TASK REQUIREMENTS
A. Name every coach the Rex Walters profile says mentored Walters during his years as a player.
B. According to the Rex Walters profile, what position does his daughter Addison hold, and with which team?
C. Quote the stretch of the Rex Walters profile from "Walters was an" through "1993 NBA draft.".

SELECTED PASSAGE

━━━━━━━━━━━━━━━━━━━━━━━━━━━━━━

Rex Andrew Walters (born March 12, 1970) is an American professional basketball coach and former player who serves as an assistant coach for the Charlotte Hornets of the National Basketball Association (NBA). Previously, he was the associate head coach at Wake Forest University under Danny Manning. Prior to Wake Forest, he spent time at Nevada under Eric Musselman. He has made head coaching stops with the Grand Rapid Drive (NBA G-League), the University of San Francisco and Florida Atlantic University. 

Walters pedigree for coaching began as a player, receiving tutelage from some of the game legendary coaches. Roy Williams at the University of Kansas and the NBA's Chuck Daly, Larry Brown and Pat Riley all mentored Walters during his years as a player. Walters played college basketball at Northwestern and Kansas. In 1993, he received a Bachelor of Science in Education degree from the University of Kansas. After Kansas, he played professionally for ten years, including seven seasons in the NBA from 1993 to 2000. Walters has been active on Apple Podcasts hosting his own show Real Talk Basketball with Rex Walters.

Biography
Born in Omaha, Nebraska on March 12, 1970, Walters played high school basketball at Piedmont Hills High School in San Jose, California, but graduated from Independence High School in San Jose, California. Walters is biracial; his mother is Japanese and his father is white. In an interview with Rick Quan, Rex Walters responded to the question of feeling that he was a pioneer for Asian Americans. He responded: "I consider myself Japanese-American. I just don't look it. People are always surprised. Now we got a guy like Jeremy Lin breaking barriers, I'd like to think I played a small part in that". He later added, "People ask me who I am? What I am? I am a Japanese-American, I take great pride in that." Walters is known as a hard working, selfless person with a great passion to motivate and lead others. Walters daughter, Addison Walters is currently with the Minnesota Timberwolves staff serving as a Video Associate.

Playing career (College) 
(1988-1990) Walters played at Northwestern University (1988-1990) and was All Big 10 honorable mention leading the team in scoring (17.6PPG, 3FG% - 47.3%, FT% - 79.4%, 125 assists).

(1990-1993) In 1990, he transferred to Kansas, playing two seasons. In 68 starts under Roy Williams, he averaged 15.6 points per game, leading the Jayhawks in scoring during both his junior and senior campaigns. KU combined to go 56-12 overall in 1991-92 and 1992–93, winning back-to-back Big Eight titles and reaching the 1993 Final Four. Walters was named to the All-Big Eight team both seasons and was Big Eight Male Athlete of the Year as a senior in 1993. As a junior, Walters averaged 16.0 points per game as the Jayhawks went 27–5. In his senior season, KU had a record of 29–7, with Walters scoring at a clip of 15.3 points per game.

Walters was an outstanding scorer from all areas of the court at Kansas, shooting nearly 51% from the field, 42% from three-point range and 85% at the free throw line. His college career originally began at Northwestern University, where he earned honorable mention from the Big 10 in 1989-90 after leading the team in scoring (17.6 ppg), three-point shooting (47.3%), free throw shooting (79.4%) and assists (125) as a sophomore. The 6'4" (1.93 m) shooting guard was selected by the National Basketball Association's New Jersey Nets with the 16th pick in the 1993 NBA draft.

━━━━━━━━━━━━━━━━━━━━━━━━━━━━━━

DATA SHOWN
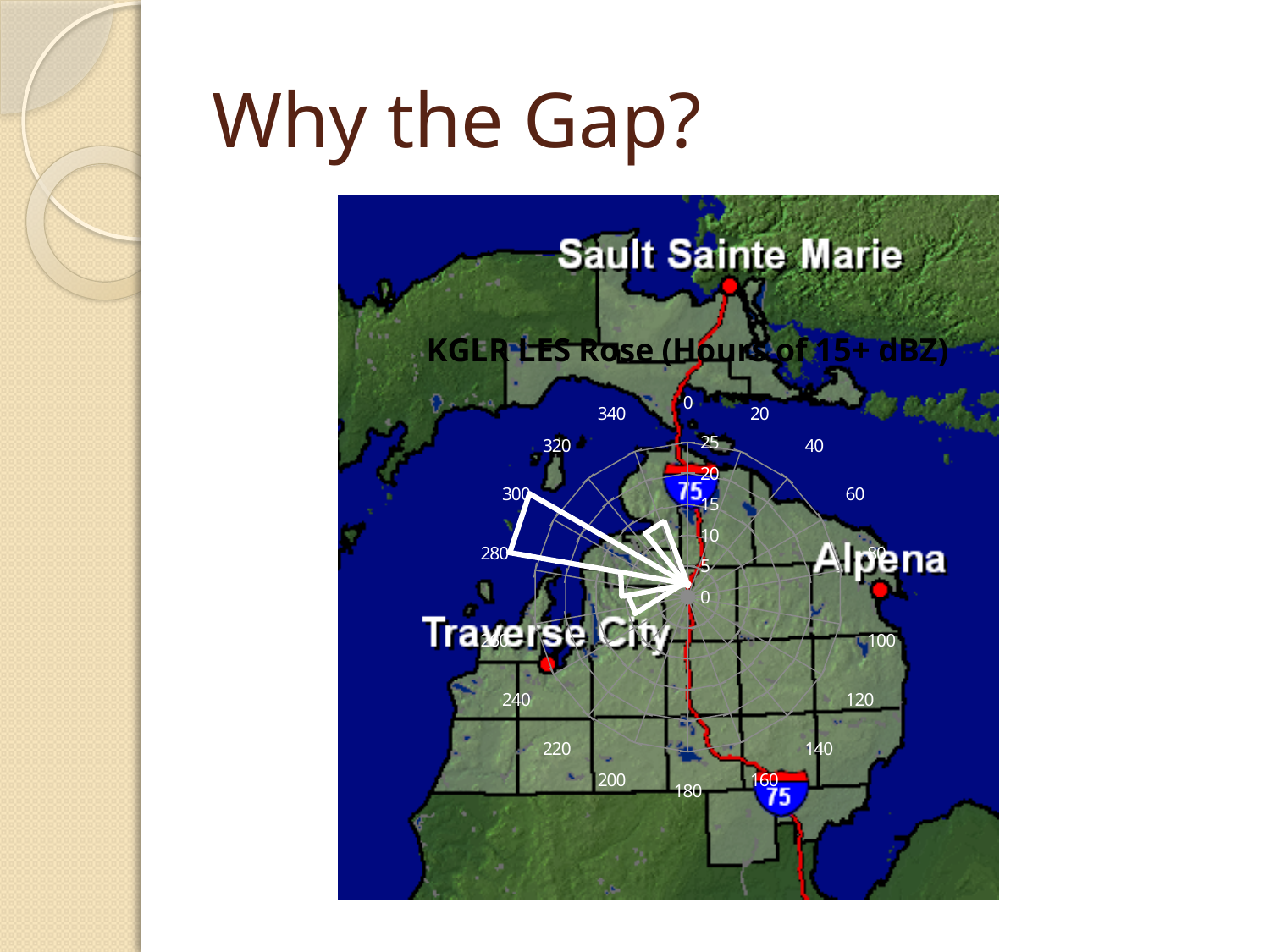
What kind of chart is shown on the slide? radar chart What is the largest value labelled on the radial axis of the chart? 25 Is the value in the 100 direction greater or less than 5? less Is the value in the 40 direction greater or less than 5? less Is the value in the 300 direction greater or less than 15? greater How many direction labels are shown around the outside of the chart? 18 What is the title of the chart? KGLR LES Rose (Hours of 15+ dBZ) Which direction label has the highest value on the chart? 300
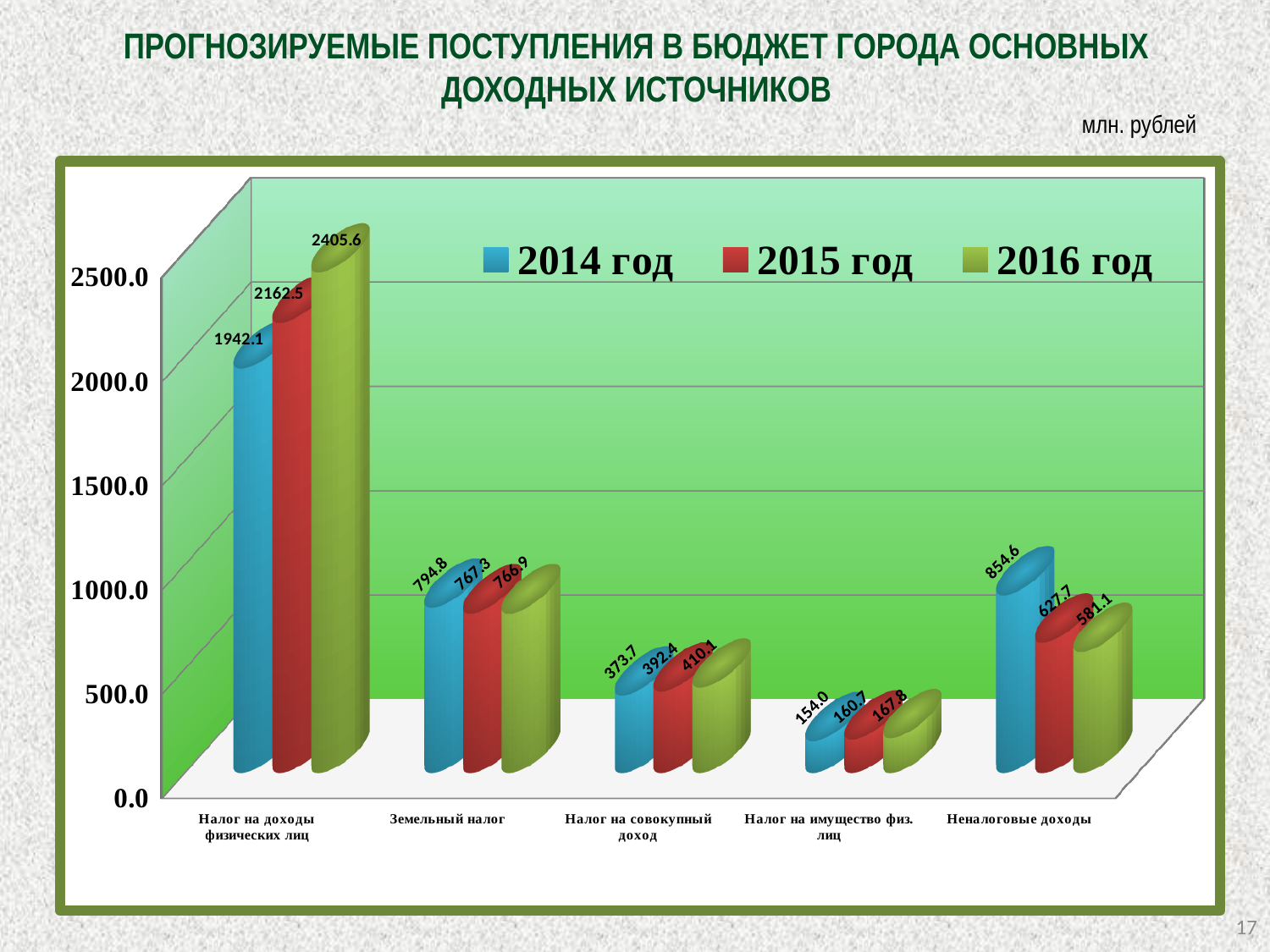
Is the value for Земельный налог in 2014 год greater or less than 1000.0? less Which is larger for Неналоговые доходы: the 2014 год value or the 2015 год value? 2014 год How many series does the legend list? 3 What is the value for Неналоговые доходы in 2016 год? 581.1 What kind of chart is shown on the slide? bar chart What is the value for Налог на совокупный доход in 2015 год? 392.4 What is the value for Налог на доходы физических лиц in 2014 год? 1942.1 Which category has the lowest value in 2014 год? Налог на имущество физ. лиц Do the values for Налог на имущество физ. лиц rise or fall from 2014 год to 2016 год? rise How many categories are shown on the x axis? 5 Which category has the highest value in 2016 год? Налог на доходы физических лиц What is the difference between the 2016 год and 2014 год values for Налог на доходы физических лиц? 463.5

━━━━━━━━━━━━━━━━━━━━━━━━━━━━━━

EXPECTED RESULTS
A. Roy Williams, Chuck Daly, Larry Brown, Pat Riley

B. She is a Video Associate on the Minnesota Timberwolves staff.

C.
Walters was an outstanding scorer from all areas of the court at Kansas, shooting nearly 51% from the field, 42% from three-point range and 85% at the free throw line. His college career originally began at Northwestern University, where he earned honorable mention from the Big 10 in 1989-90 after leading the team in scoring (17.6 ppg), three-point shooting (47.3%), free throw shooting (79.4%) and assists (125) as a sophomore. The 6'4" (1.93 m) shooting guard was selected by the National Basketball Association's New Jersey Nets with the 16th pick in the 1993 NBA draft.